Get the Default Values for the Extra Computation Arguments

Usage

get_extra_comp_args_default(
  internal,
  paired_shap_sampling = isFALSE(internal$parameters$asymmetric),
  semi_deterministic_sampling = FALSE,
  kernelSHAP_reweighting = "on_all_cond",
  compute_sd = isFALSE(internal$parameters$exact),
  n_boot_samps = 100,
  vS_batching_method = "future",
  max_batch_size = 10,
  min_n_batches = 10,
  max_batch_cube_size = 1e+06,
  global_loss_func = NULL
)

Arguments

internal: List. Not used directly, but passed through from explain().
paired_shap_sampling: Logical. If TRUE paired versions of all sampled coalitions are also included in the computation. That is, if there are 5 features and e.g. coalitions (1,3,5) are sampled, then also coalition (2,4) is used for computing the Shapley values. This is done to reduce the variance of the Shapley value estimates. TRUE is the default and is recommended for highest accuracy. For asymmetric, FALSE is the default and the only legal value.
semi_deterministic_sampling: Logical. If FALSE (default), then we sample from all coalitions. If TRUE, the sampling of coalitions is semi-deterministic, i.e. the sampling is done in a way that ensures that coalitions that are expected to be sampled based on the number of coalitions are deterministically included such that we sample among fewer coalitions. This is done to reduce the variance of the Shapley value estimates, and corresponds to the PySHAP* strategy in the paper Olsen & Jullum (2025).
kernelSHAP_reweighting: String. How to reweight the sampling frequency weights in the kernelSHAP solution after sampling. The aim of this is to reduce the randomness and thereby the variance of the Shapley value estimates. The options are one of 'none', 'on_N', 'on_all', 'on_all_cond' (default). 'none' means no reweighting, i.e. the sampling frequency weights are used as is. 'on_N' means the sampling frequencies are averaged over all coalitions with the same original sampling probabilities. 'on_all' means the original sampling probabilities are used for all coalitions. 'on_all_cond' means the original sampling probabilities are used for all coalitions, while adjusting for the probability that they are sampled at least once. 'on_all_cond' is preferred as it performs the best in simulation studies, see Olsen & Jullum (2025).
compute_sd: Logical. Whether to estimate the standard deviations of the Shapley value estimates. This is TRUE whenever sampling based kernelSHAP is applied (either iteratively or with a fixed number of coalitions).
n_boot_samps: Integer. The number of bootstrapped samples (i.e. samples with replacement) from the set of all coalitions used to estimate the standard deviations of the Shapley value estimates.
vS_batching_method: String. The method used to perform batch computing of vS. "future" (default), utilizes future.apply::future_apply (via the future::future package), enabling parallelized computation and progress updates via progressr::progressr.

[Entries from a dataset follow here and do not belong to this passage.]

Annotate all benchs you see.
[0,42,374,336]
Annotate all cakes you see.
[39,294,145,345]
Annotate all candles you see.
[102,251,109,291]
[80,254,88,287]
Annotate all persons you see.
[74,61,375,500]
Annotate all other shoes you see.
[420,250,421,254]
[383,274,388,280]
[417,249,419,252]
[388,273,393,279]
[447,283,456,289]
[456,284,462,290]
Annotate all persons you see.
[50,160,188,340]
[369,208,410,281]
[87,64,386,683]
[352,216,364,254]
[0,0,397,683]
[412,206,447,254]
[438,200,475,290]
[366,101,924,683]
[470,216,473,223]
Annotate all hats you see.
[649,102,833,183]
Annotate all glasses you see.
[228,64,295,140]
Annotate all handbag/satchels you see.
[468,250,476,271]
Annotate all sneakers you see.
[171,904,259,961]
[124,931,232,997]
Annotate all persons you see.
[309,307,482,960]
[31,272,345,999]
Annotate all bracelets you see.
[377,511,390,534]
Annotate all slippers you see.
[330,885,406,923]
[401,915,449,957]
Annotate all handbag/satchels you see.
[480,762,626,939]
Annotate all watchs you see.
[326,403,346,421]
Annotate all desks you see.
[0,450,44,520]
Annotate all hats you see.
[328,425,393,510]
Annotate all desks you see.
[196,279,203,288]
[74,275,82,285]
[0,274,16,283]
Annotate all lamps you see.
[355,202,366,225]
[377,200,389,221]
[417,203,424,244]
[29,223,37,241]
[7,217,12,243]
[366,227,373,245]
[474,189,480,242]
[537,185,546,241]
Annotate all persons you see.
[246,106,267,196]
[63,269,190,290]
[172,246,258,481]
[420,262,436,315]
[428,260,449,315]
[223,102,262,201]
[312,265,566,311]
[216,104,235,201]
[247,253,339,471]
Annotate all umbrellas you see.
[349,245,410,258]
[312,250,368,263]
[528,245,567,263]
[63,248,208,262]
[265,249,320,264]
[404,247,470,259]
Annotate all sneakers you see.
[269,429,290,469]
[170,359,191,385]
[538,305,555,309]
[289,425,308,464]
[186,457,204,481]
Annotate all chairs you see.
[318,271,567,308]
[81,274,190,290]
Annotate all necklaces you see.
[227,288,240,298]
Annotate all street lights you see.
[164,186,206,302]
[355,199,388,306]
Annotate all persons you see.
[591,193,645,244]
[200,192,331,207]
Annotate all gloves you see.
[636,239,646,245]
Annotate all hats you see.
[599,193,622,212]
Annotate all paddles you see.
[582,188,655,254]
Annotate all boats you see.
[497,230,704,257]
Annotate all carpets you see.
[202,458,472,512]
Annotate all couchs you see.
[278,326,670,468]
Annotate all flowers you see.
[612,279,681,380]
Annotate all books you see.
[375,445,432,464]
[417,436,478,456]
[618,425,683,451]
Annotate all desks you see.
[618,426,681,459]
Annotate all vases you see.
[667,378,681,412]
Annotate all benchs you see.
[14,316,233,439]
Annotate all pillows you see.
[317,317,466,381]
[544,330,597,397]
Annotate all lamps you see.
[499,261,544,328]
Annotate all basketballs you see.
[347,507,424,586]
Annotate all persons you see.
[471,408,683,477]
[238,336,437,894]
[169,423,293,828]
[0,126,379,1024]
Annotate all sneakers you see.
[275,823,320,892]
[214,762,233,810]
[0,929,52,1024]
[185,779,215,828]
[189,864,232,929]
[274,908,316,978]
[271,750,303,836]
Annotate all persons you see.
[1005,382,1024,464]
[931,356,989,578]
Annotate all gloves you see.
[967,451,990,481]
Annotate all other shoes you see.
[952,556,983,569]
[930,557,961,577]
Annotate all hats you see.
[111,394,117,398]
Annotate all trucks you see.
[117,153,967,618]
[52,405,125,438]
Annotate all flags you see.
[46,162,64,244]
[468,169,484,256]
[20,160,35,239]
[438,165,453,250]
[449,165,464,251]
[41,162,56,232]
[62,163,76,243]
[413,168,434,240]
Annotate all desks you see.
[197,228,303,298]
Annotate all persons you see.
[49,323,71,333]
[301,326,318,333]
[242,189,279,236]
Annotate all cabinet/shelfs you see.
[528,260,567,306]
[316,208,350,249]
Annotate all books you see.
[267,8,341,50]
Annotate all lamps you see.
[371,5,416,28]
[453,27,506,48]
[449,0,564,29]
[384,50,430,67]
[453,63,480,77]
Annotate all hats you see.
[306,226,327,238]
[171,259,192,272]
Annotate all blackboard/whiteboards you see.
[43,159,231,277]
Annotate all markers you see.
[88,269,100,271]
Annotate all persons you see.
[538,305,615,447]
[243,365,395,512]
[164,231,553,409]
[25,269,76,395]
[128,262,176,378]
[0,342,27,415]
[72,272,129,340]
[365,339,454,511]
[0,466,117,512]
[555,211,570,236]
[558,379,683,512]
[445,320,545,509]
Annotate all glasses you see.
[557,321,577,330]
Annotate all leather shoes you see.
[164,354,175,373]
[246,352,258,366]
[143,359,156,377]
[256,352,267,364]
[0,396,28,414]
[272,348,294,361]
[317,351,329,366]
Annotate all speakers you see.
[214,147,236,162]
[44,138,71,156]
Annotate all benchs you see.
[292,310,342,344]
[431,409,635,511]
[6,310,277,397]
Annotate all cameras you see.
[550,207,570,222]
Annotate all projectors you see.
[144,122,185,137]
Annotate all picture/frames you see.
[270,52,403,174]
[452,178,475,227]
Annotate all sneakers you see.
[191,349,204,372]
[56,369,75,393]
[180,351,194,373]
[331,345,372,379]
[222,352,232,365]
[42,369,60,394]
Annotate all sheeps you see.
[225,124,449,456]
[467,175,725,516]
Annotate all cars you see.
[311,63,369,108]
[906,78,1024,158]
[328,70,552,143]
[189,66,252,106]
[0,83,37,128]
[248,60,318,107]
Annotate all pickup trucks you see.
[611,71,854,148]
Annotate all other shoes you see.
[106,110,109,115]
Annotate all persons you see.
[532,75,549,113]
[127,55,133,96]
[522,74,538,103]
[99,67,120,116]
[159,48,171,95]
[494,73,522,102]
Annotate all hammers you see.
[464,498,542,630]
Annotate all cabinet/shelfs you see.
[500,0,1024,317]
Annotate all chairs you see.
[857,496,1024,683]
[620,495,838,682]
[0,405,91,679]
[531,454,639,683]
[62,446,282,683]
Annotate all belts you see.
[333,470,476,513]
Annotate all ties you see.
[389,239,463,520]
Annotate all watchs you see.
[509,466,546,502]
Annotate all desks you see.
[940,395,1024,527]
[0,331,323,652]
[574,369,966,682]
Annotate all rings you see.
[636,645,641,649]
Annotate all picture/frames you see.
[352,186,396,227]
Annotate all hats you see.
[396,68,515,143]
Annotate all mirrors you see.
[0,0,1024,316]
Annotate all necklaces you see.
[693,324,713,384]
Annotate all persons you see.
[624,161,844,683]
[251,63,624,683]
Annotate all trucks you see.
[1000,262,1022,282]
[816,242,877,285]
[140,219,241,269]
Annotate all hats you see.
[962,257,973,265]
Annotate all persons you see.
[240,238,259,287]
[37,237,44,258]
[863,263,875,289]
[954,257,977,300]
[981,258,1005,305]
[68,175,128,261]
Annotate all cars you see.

Alternatively, "forloop" can be used for straightforward sequential computation, which is mainly useful for package development and debugging purposes.
max_batch_size: Integer. The maximum number of coalitions to estimate simultaneously within each iteration. A larger number requires more memory, but may have a slight computational advantage.
min_n_batches: Integer. The minimum number of batches to split the computation into within each iteration. Larger numbers give more frequent progress updates. If parallelization is applied, this should be set no smaller than the number of parallel workers.
max_batch_cube_size: Numeric. The largest number of elements allowed in the dense per-batch array built by the gaussian, copula and empirical approaches. For gaussian and copula this array has a total of n_MC_samples * n_explain * coalitions_per_batch * n_features elements, while for empirical it is the distance array with n_train * n_explain * coalitions_per_batch elements. When a batch would exceed this, the batch size is automatically reduced (i.e. more batches are used) and a message is given. The default 1e6 keeps peak memory modest and tends to reduce runtime in high-dimensional settings, while staying far below the 32-bit indexing limit of the underlying RcppArmadillo arrays (which fails with Cube::init(): requested size is too large). Raise it to allow larger batches, or lower it to use even smaller ones.
global_loss_func: Function or NULL. Only used when scope = "global" (i.e. when computing SAGE values). The loss function used to measure the model loss when computing the SAGE values. Must take two arguments, the true response and the model prediction (in that order), and return a single numeric loss value. If NULL (default), logistic (cross-entropy) loss is used for binary responses (values in 0/1) and mean squared error loss otherwise.

Value

A list with the default values for the extra computation arguments.

References

Olsen, L. H. B., & Jullum, M. (2025). Improving the Weighting Strategy in KernelSHAP. In World Conference on Explainable Artificial Intelligence (pp. 194-218). Springer.

Author

Martin Jullum